David Hannah, Group Chairman at Cornerstone Tax, discusses the increase of first-time buyers and the outlook of the UK property market in 2022

Despite inflation hitting a 40-year high of 9%, and Brits across the country grappling with the worst cost-of-living crisis seen in over a generation, a new study from Stipendium has shown that the number of first-time buyers in the UK has increased by 93% in the last decade. Soaring property prices have not been a major deterrent for purchasers as the introduction of the stamp duty holiday in 2021 saw a surge of buyer activity, causing first-time homeowners to increase by 46% from the previous year, hitting a new high of 410,000 – the highest annual total seen in the last ten years. In the same time period, the price of an average first-time buyer home has increased from £141,572 to £216,826 – representing a 53.2% rise. 

A big contributor to the increase in first-time property owners seems to be the ‘Bank of Mum and Dad’, with new forecasting from Savills showing that the percentage of first-time buyer home sales with family assistance in 2021 rose to 46% with an average contribution of £56,000. Predictions show that this will continue to rise to 47% in 2023. Prices in the property market are becoming increasingly volatile, as an unbalanced supply and demand level pushing the average asking price to £360,101 – representing a £19,082 increase over the past three months. Buyer inquiries are 65% above the levels of 2019 and 53% of properties are selling at or over their final advertised asking price.

However, overall property sales have started to decrease for the first time since the end of the stamp duty holiday in October 2021. Completed sales in April came to 106,780 – 12% lower than the same period last year, according to HM Revenue & Customs. The latest decrease in property sales is an indicator that the housing market is starting to cool which would represent an opportunity for first-time buyers. April’s rise in prices is down on the 1.4% increase in March according to Halifax’s monthly property index. House price growth is expected to continue to slow due to the Bank of England’s decision to raise the Bank Rate to 1%.

David Hannah, Group Chairman at Cornerstone Tax, discusses:

“The introduction of the stamp duty holiday caused a substantial rise in first-time buyers. It’s inspiring to see that the percentage of first-time homeowners is growing in a challenging landscape. Even though house prices have continued to climb, I think we will inevitably see a slow down in the property market, but it won’t be as substantial as some people think. If we look at what has been going on – house price growth, retail inflation, energy costs surging, that’s going to put pressure on employers to raise wages. I believe wages will rise, meaning real spending power will not actually decrease as much. However, if this doesn’t happen at the required rate, the act of renting or purchasing property will become more and more unaffordable in the UK. 

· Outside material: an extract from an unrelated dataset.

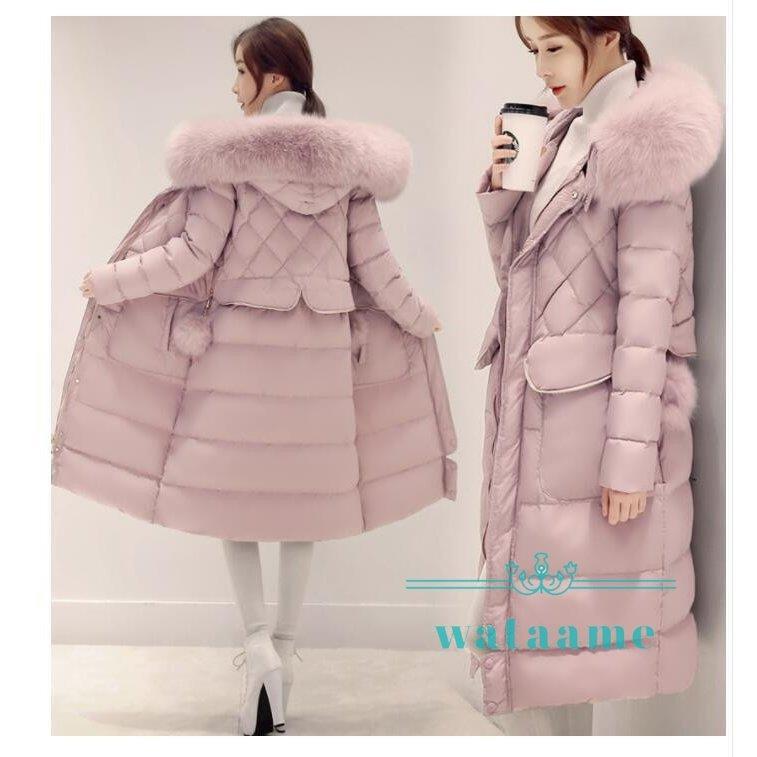 21年レディースファッション福袋 Aライン ダウンコートレディース コート Ol 通勤 おしゃれ 厚手 アウター スリム 防寒性抜群 3色 高品質 上品 ロング丈コート ダウンジャケット 可愛い テーラード ブレザー サイズ S Adga Org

“The problem we do have is the rate of demand and supply. If builders are building and they’re over supplying, it will soften the increase and the appreciation in asset value. But, if the number of people wanting to buy houses continue to exceed the supply, then those prices are going to rise. This is exactly what is happening currently, with just 216,000 new homes being built in 2020/21, falling some way short of the government’s 300,000 a year target.
 
“We also have an open market in the UK which means not only are domestic purchasers and investors looking to buy but we have inbound investors. We also have quite a number of people relocating to the UK. Overall, I expect demand for UK housing to continue to outstrip supply – pushing price increases ahead of inflation and provided wages are increased, the affordability of housing will stay in lockstep.”